Sentii dei passi più leggeri avvicinarsi e poi il contatto ruvido e bagnato della sua lingua sulla faccia. Era la prima volta che mi leccava.

Provai ad alzarmi e sentii subito delle mani arrivare a sorreggermi, con una voce carica di ansia che mi diceva di rimanere giù. La ignorai e mi alzai in piedi, la stanza che prendeva lentamente forma.

Ero nell'appartamento di Lupo e mi circondavano tutti i membri del Branco che avevo conosciuto fino a quel momento. Pecora mi sorreggeva da sotto il braccio mentre Coccodrillo stava in allerta nel caso avessi rischiato di cadere. Volpe per la prima volta era concentrata sulla realtà e se ne stava seduta mischiando il mazzo di tarocchi, il trucco pesante sul volto preoccupato. Coyote teneva una mano sulla spalla ad Ariete che tremava leggermente seduto in un angolo della sala mentre Ookami mi osservava guardingo al centro della stanza. Il pelo bianco ricadeva in ciuffi aggrovigliati e ricoperti di sangue e fu quello, più del dolore e dell'ansia degli altri, a confermarmi che quanto ricordavo era successo davvero.
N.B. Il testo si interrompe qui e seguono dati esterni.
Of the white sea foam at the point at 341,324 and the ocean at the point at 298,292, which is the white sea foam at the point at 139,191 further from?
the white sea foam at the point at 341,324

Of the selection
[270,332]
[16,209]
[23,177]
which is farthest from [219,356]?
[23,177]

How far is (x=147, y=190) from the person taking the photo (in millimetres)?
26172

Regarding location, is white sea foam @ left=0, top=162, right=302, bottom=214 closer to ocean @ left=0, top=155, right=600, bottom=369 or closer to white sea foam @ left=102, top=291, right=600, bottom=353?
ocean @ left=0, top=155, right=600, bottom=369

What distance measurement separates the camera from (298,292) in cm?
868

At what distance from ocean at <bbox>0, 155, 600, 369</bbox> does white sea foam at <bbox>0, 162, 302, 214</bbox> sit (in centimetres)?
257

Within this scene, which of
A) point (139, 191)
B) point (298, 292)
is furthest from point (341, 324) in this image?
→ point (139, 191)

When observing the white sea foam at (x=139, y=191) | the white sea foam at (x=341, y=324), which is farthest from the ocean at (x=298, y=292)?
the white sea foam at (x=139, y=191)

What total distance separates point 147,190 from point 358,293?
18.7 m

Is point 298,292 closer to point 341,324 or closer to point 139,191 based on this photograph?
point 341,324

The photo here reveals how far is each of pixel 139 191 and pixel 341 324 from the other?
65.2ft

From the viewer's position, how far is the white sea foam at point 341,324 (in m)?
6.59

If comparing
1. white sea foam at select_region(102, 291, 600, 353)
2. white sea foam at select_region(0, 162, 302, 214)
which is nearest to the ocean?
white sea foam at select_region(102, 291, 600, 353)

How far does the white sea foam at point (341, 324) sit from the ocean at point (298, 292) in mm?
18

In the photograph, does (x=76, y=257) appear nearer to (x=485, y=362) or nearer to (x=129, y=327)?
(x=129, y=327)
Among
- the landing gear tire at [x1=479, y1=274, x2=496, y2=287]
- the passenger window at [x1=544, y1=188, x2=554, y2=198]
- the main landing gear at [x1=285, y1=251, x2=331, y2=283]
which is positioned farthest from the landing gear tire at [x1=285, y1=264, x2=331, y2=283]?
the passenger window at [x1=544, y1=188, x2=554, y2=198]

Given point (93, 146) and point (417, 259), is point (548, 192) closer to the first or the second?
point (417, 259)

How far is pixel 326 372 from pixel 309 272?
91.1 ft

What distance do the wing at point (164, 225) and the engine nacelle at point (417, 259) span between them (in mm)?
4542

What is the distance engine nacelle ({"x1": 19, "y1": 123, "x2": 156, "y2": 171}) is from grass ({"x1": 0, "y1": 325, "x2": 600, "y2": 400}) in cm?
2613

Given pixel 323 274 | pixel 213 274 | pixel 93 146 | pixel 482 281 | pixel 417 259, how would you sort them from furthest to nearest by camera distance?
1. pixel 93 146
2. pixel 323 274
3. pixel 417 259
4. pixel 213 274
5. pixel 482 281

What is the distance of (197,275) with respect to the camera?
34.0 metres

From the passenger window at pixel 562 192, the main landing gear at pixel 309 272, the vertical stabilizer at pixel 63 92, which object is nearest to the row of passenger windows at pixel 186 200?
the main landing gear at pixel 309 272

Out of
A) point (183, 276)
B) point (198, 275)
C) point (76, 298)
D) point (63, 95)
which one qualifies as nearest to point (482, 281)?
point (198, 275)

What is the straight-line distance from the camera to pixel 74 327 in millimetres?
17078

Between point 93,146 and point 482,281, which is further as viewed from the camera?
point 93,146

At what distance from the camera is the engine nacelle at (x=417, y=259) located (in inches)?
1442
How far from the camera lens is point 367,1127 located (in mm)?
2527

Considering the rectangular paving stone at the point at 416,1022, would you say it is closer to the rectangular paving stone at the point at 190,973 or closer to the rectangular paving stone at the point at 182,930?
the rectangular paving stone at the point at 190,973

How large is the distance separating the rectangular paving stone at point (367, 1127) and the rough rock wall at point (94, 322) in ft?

"Non voleva farci avvicinare..." disse Pecora notando il mio sguardo. "Solo quando ha capito che ti volevo curare si è fatto da parte..."

Sentivo le domande crescere dentro di loro e non ero sicuro di essere pronto a rispondere. La ferita era ancora troppo fresca per ficcarci le dita.

Provai a fare un passo e la vista si offuscò rapidamente, così mi lasciai nuovamente cadere seduto sul divano, sentendo lo sguardo di tutti su di me.

"Come stai?" chiese Volpe con quella voce strascicata.

"Beh..." dissi, sentendo il sapore metallico del sangue in bocca. "Ditemelo voi, ho ancora una faccia?"